Here I said something about the relation between art and morality, but Keidansky protested.

"Art has nothing to do with morality," he said, "and therefore it teaches such great moral lessons. It re-creates and reproduces Nature and life in forms of beauty and power. And because it approaches elementary conditions without bias and preconceived notions, and illumines its material with the touch of human genius, it shows us life in its largeness, right in its relativeness, and raises us above our established moralities. Because art is the spontaneous expression of the humane, the true, the good and the beautiful in our souls, it helps us to see the larger rights, the greater justice, and helps us to make, change and advance our morality. Art touches the commonplace and makes it divine. It makes a saint out of a sinner by showing causes, and casting a kindly light over human weakness.

"In real life 'The Second Mrs. Tanqueray' is a shameful scandal, to be exploited by sensational newspapers, and we avoid the parties concerned and run away from them; but art raises the story to the height of the tragic and the epic, and we suffer and grieve with Paula, and even the cold critic, who tries so hard not to be humane, is moved. In life we are even afraid to mention the names of such people; but art makes us weep for Camille, sympathize withSapho, be sad, or gay, with the vagabond François Villon, sigh for Denise, grieve with Don José, and follow Manon Lescaut through the desert of North America. Art helps us to realize that there is no sin but error, no degradation but dulness of the mind, no vice but lack of vision.

"I don't want to speak to you because you did not go to see Björnson's 'Beyond Human Power' and Mrs. Campbell's acting in that piece. Yet since you did not go you ought to be enlightened. You have read the story? Did you see how the critics dodged the issues of the play, beating about the bush and puzzling each other? A case of faith and reason, you know, and you mustn't talk about these things. A blind leader of the blind, a man who 'lacks the sense of reality' and sees only what he wishes to see; a woman of intellect who wastes her love on him; unbelieving children of a miracle worker; the clash between the new and the old; the decrepitude of orthodoxy; the contrast between the master and his disciples and who can never realize the impossible, unnatural ideals; the faith that kills. The play has all the tragedy of a dying religion, and the last act is as powerful as anything I have ever seen anywhere. What does it mean? To me it indicates the dying of the old Christianity, and I believe that Björnson, unlike Ibsen, is a Christian. The quiet, subdued, subtle work of Mrs. Campbell was worthy of the play.

"And there was Henrik Ibsen's 'A Doll's House.'I shall never forget the performance of it.

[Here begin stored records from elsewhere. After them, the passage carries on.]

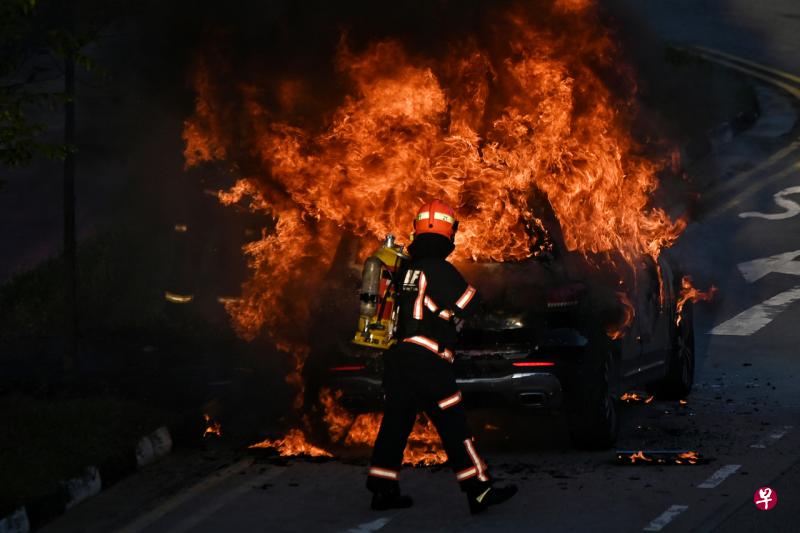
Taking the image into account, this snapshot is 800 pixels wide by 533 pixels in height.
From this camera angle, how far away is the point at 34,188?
23.9m

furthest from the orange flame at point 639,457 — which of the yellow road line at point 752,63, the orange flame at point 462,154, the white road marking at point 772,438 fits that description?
the yellow road line at point 752,63

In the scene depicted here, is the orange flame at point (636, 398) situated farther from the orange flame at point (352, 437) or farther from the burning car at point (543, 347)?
the orange flame at point (352, 437)

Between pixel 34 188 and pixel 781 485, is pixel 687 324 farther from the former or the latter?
pixel 34 188

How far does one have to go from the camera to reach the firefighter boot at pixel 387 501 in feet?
28.3

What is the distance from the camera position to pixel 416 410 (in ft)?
29.0

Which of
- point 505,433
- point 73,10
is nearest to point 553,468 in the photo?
point 505,433

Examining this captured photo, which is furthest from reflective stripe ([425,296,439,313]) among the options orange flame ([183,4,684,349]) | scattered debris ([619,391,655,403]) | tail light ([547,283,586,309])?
scattered debris ([619,391,655,403])

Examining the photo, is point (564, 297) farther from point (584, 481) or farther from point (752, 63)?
point (752, 63)

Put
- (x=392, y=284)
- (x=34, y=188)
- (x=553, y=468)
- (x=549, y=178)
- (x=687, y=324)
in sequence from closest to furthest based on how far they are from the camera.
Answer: (x=392, y=284), (x=553, y=468), (x=549, y=178), (x=687, y=324), (x=34, y=188)

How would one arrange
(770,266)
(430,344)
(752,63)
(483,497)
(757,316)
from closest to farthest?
(483,497) → (430,344) → (757,316) → (770,266) → (752,63)

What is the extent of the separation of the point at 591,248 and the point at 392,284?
2475 millimetres

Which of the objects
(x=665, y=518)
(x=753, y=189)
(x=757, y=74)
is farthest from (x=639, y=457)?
(x=757, y=74)

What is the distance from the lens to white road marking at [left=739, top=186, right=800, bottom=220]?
20.7 m

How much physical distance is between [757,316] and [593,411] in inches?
255
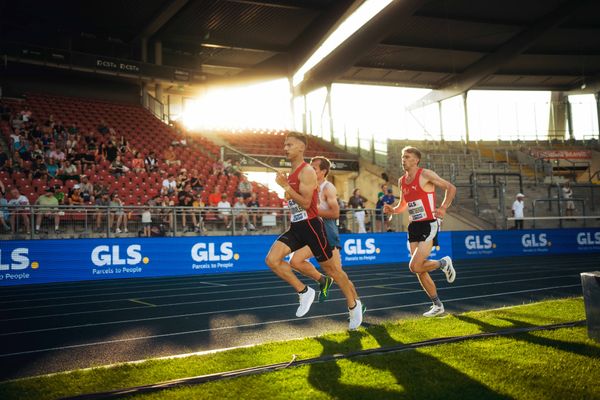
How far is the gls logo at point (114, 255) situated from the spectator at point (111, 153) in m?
6.58

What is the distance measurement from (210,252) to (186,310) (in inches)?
317

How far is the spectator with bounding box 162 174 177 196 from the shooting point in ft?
61.1

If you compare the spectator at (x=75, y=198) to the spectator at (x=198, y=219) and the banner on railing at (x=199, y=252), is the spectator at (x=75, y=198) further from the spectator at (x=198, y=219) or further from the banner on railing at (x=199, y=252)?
the spectator at (x=198, y=219)

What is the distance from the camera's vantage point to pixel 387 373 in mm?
4281

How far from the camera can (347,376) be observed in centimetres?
423

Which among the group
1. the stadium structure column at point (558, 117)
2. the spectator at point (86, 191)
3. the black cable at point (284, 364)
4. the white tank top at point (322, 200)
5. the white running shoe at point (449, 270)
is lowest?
the black cable at point (284, 364)

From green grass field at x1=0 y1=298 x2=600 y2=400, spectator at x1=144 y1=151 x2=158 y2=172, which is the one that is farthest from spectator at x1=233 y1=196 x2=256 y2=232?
green grass field at x1=0 y1=298 x2=600 y2=400

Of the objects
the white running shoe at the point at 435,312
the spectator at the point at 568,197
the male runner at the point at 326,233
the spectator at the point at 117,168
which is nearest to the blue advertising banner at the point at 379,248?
the spectator at the point at 117,168

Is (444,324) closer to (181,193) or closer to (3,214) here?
(3,214)

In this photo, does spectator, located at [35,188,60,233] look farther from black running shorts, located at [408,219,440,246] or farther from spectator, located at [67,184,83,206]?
black running shorts, located at [408,219,440,246]

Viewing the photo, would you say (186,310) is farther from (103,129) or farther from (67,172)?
(103,129)

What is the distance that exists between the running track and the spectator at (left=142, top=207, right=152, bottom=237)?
6.08ft

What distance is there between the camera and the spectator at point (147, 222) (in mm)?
15648

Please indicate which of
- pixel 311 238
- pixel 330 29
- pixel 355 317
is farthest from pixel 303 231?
pixel 330 29
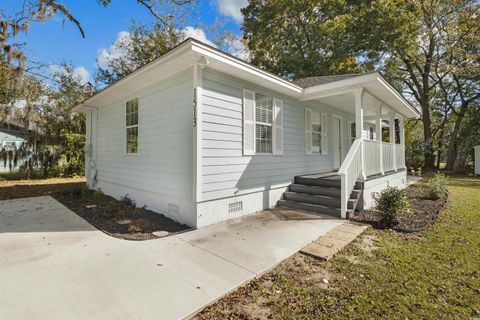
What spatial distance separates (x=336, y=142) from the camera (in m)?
8.81

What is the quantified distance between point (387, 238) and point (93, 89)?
17149 mm

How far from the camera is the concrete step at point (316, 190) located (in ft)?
18.2

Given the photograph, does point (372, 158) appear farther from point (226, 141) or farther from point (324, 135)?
point (226, 141)

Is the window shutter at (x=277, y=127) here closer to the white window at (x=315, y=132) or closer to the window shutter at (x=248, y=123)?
the window shutter at (x=248, y=123)

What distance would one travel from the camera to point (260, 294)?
2.41 metres

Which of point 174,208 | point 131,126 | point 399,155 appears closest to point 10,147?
point 131,126

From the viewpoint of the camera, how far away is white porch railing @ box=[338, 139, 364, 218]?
4859mm

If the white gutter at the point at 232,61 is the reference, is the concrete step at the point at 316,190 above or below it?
below

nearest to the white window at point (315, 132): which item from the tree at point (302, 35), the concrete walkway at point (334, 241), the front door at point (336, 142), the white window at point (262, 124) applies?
the front door at point (336, 142)

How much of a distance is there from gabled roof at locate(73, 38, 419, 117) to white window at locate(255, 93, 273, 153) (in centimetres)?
35

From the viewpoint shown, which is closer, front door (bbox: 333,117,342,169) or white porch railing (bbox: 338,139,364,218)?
white porch railing (bbox: 338,139,364,218)

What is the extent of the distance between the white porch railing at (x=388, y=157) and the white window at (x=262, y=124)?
3353mm

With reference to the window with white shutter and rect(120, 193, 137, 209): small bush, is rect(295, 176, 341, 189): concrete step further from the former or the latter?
rect(120, 193, 137, 209): small bush

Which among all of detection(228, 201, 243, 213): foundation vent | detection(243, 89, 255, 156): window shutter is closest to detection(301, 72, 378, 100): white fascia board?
detection(243, 89, 255, 156): window shutter
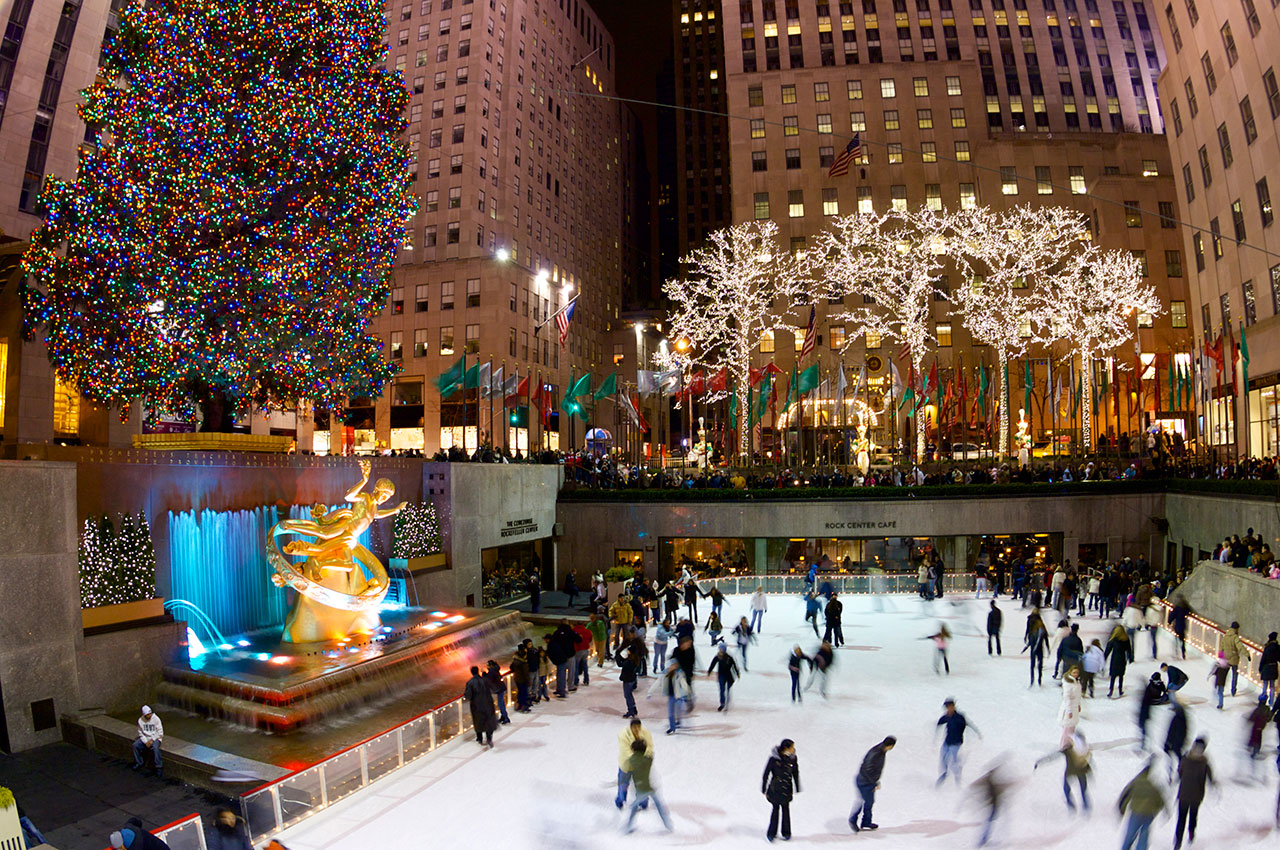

What a simple story, how concise and terse, not a superfluous word in the whole of it, yet how strong and stirring! It is primarily a picture, a powerful dramatic picture without a shadow of preachiness in it. You say there is a problem in it? Yes, but it's in the picture, the picture is the problem. Here is a perfect work of a great master, if there ever was one. There are whole cities made up of such dolls' houses, with women as playthings, toys, means of amusement, slaves of conventionality and of slavish men, yet the critics are croaking and raising the cry of 'immorality.' Save on the New York East Side Ghetto, Ibsen is comparatively unknown in America, but it is not true that the American people are not interested in his plays whenever they are given and that they would not go to see them if more of them were performed. In saying so the critics say what is not true, as was manifest from the enthusiastic audiences at the last week's performances. There is a Yiddish translation of the play by the poet Morris Winchewsky, and it was performed by Mr. and Mrs. Jacob P. Adler, but I have never seen it. Mrs. Fiske's 'Nora' is positively great. Her delicacy, her mastery of light and shade, her manner of speech and poise, and on the whole her perfect conception of the character is a stroke of genius. Why did you not see it? Do you want to go? You can pay for my lunch. Ibsen and Björnson have impoverished me this week."

"So you don't think much of the American critics?" I asked at this point.

"On the contrary," he said, "with the exception of some, I think they are all good advertising agents."